TAD Formation Is Driven by a Small Number of Specific Interactions.

A study of TAD formation during embryo development provided some evidence. For a 1 Mb region of Drosophila, TADs are found in Hi-C maps of later cells (stages 5 — 8 and S2R+) but not in earlier pre-MBT cells (Fig 3b) [54]. This pattern is also observed in modeled 3D conformations, which reproduce Hi-C maps at all stages (Fig 3b). Specifically, TAD-like structures are found in a large portion (60%) of individual S2R+ cells (Fig 3b), consistent with imaging studies [6, 72]. However, despite there being no TADs in the Hi-C maps (Fig 3b, left), a large fraction (54%) of predicted single-cell chromatin conformations of early embryos contain TAD-like structures (Fig 3b).

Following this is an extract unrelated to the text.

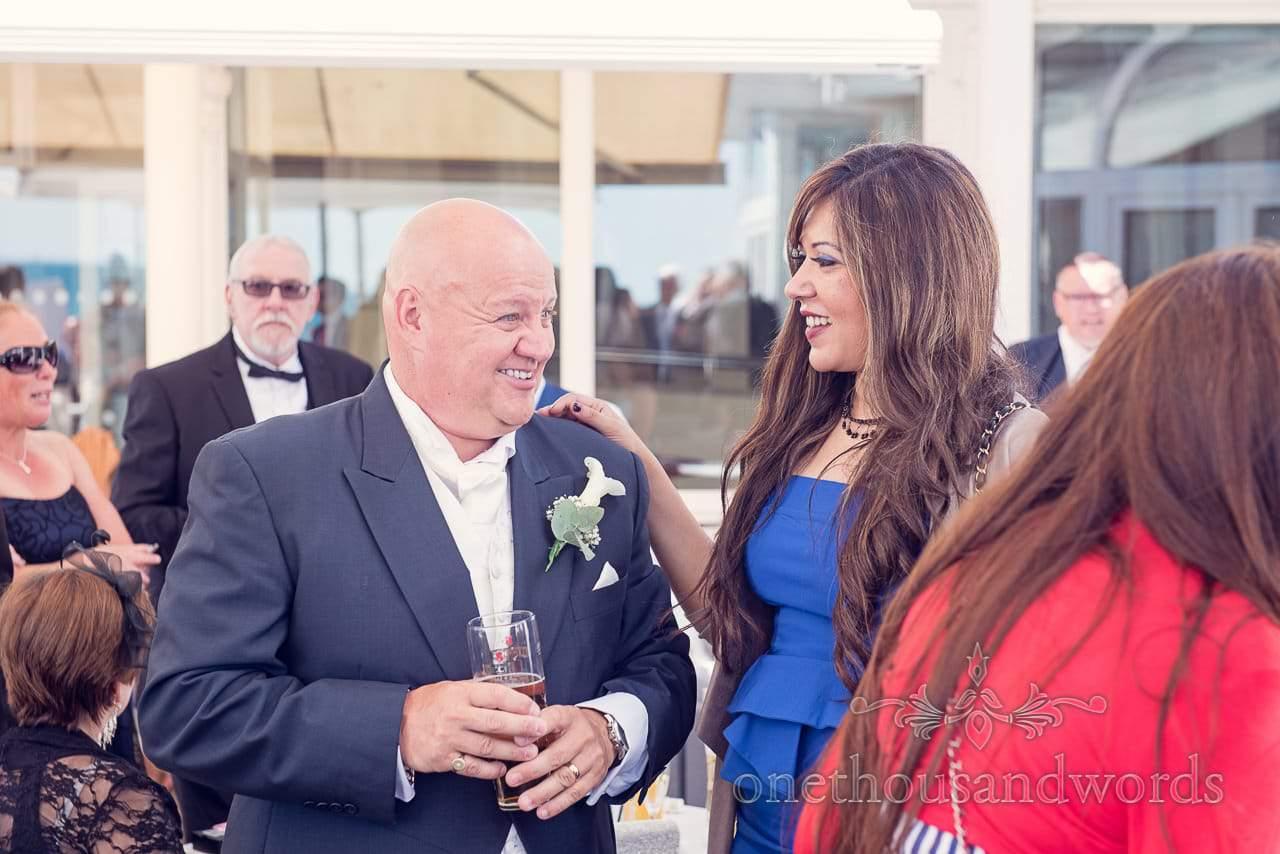 Groom in dark blue wedding suite greets wedding guests at Sandbanks Hotel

This paradox of TAD-like structures appearing in modeled individual cells but absent in population Hi-C can be understood from structural analysis of modeled single-cell chromatin conformations. Random polymers already possess TAD-like structures (Fig 3a) that are distributed uniformly (Fig 3c, top). At early embryo stages, simulations show TAD-like structures appear in individual cells, but with highly variable boundary positions and sizes (Fig 3b, left), reminiscent of random chromatin polymers and hence no TADs are detectable when aggregated. At later embryo stages, Hi-C domain boundaries become sharply peaked at distinct positions; correspondingly, aggregation of simulated single-cell conformations reproduces well-defined TADs with sharp boundaries (Fig 3c). These peaks are likely due to increased insulator binding: at TAD boundaries predicted from 3D conformations, binding of insulator complexes BEAF-32 and Chromator are highly enriched (Fig 3c) [54]. Furthermore, boundaries in pre-MBT embryos associated with genes expressed zygotically before MBT [73] are in excellent agreement with boundary probabilities in modeled single-cell conformations [54].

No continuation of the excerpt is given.